> **Reading passage**
━━━━━━━━━━━━━━━━

Having said that, let me tell you a little bit about the particular form of home schooling that I personally went through (I should tell you now that what I did doesn't bear a significant resemblence to the programs that Caroline and Laura have done, mostly because I started after 7 years of public school, whereas Caroline started after just a year of public kindergarten and Laura has never attended any other school -- also, I'm the oldest, also known in Family Studies classes as "She Upon Whom We Shall Experiment!")
There are a couple of phases here, and some of them I'm including because they're an important part of the overall not-in-public-school aspect of my education, even though they occurred before I was enrolled at either Stowers or Eagle Rock Elementary.
Phase I: "Teach Your Baby to Be BRILLIANT"
This would be the Glenn Doman/Suzuki phase of my education, which occurred from "way earlier than I can remember" (Mom, did you do the "listening to music during the pregnancy" thing?) through around the time of my parents' divorce (though I still sort of had Suzuki-ish piano lessons from Mom through elementary school on an irregular basis, thanks to custody quirks). Basically I did Suzuki piano, the "Teach Your Baby How To Read" curriculum, the "Give Your Baby Encyclopedic Knowledge" curriculum (BITS!!!), and the "Teach Your Baby Math" curriculum. We went to Philadelphia when I was a toddler and I had off-the-chart type reading skills (I believe that I was able to read before I could walk, though that's another "hey, Mom, am I right?" issue). I also had a big fat ZERO in physical skills because they couldn't get me to even WALK the running course. I was stubborn. Heh. Anyway, I attribute my good verbal memory (you know: read it once, remember it FOREVER) and bizarre estimations-at-a-glance skills (at Disney I would look at a disorganized assortment or pile of irregular plastic toys, make a random guess as to how many I'd need to fit our very arbitrary quotas, and then turn out to be exactly right, or at least within one or two units of being right) to the Doman books. I also wonder if I'd be better at reading music and worse at remembering the lyrics and music to my favorite songs if it hadn't been for Suzuki.

━━━━━━━━━━━━━━━━

> **Objectives**
[a] Please give the essay on home schooling again from "There are a" up to and including "Eagle Rock Elementary.", substituting "stages" for "phases".
[b] Pick up the essay on home schooling after its last sentence and continue it.
The records that come next are separate material, not part of the essay on home schooling.

Collection entries:
━━━━━━━━━━━━━━━━

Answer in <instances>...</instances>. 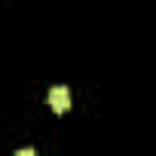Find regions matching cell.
I'll list each match as a JSON object with an SVG mask.
<instances>
[{
	"label": "cell",
	"mask_w": 156,
	"mask_h": 156,
	"mask_svg": "<svg viewBox=\"0 0 156 156\" xmlns=\"http://www.w3.org/2000/svg\"><path fill=\"white\" fill-rule=\"evenodd\" d=\"M49 107H52L55 113H64V110L70 107V89H67V86H52V89H49Z\"/></svg>",
	"instance_id": "6da1fadb"
},
{
	"label": "cell",
	"mask_w": 156,
	"mask_h": 156,
	"mask_svg": "<svg viewBox=\"0 0 156 156\" xmlns=\"http://www.w3.org/2000/svg\"><path fill=\"white\" fill-rule=\"evenodd\" d=\"M16 156H37V150H34V147H25V150H19Z\"/></svg>",
	"instance_id": "7a4b0ae2"
}]
</instances>
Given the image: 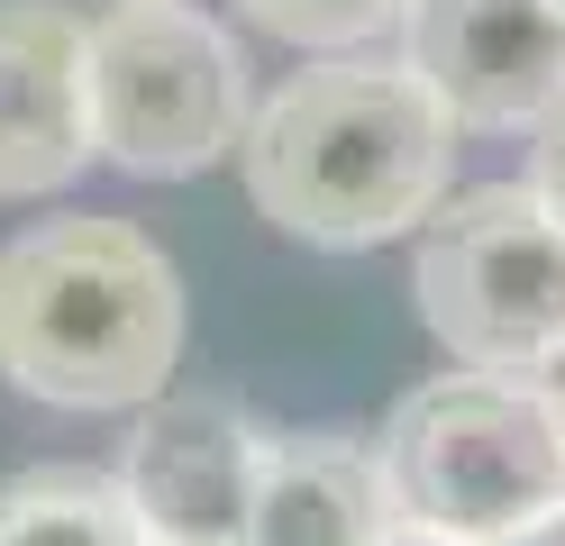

━━━━━━━━━━━━━━━━

> **Written answers**
[a]
There are a couple of stages here, and some of them I'm including because they're an important part of the overall not-in-public-school aspect of my education, even though they occurred before I was enrolled at either Stowers or Eagle Rock Elementary.

[b]
Anyway, that lasted until I was 3 or so.
Phase Two: Welcome to Aldersgate Academy
The second phase started when I was 11, and was basically the result of a confluence of three different trends. The first trend (probably the most relevant for my purposes) was the general lack of quality high-challenge public school options for extremely well-prepared smart kids over 10, particularly (though hardly exclusively) in Auborn Hills, Michigan. I went in in January of 1992 to be tested, to make sure I was ready for their version of seventh grade (I was being transferred to my mother's custody after five years with my dad -- during which time I had attended a Highly Gifted program for kids with very high IQs; there are about 300-400 slots in the Los Angeles Unified School District in this program -- that article, incidentally, mentions Mrs. Muraoka, who was my 2nd-4th grade teacher). As far as I remember, they wanted me to go into the high school, or at least 8th grade, after taking the test, and there were some concerns I'd be bored with the English and humanities classes they had at those grade levels. There was talk of going to 9th grade -- and I was a 5'1" 11 year old who had been with the same tiny group of 30 or so kids for five years.
The second trend was my sister's education. My parents (mom and stepfather) hadn't had kids in public school living in their house since I was in 1st grade seven years earlier, and I guess the kindergarten curriculum didn't impress them. They started talking about other options, including home schooling.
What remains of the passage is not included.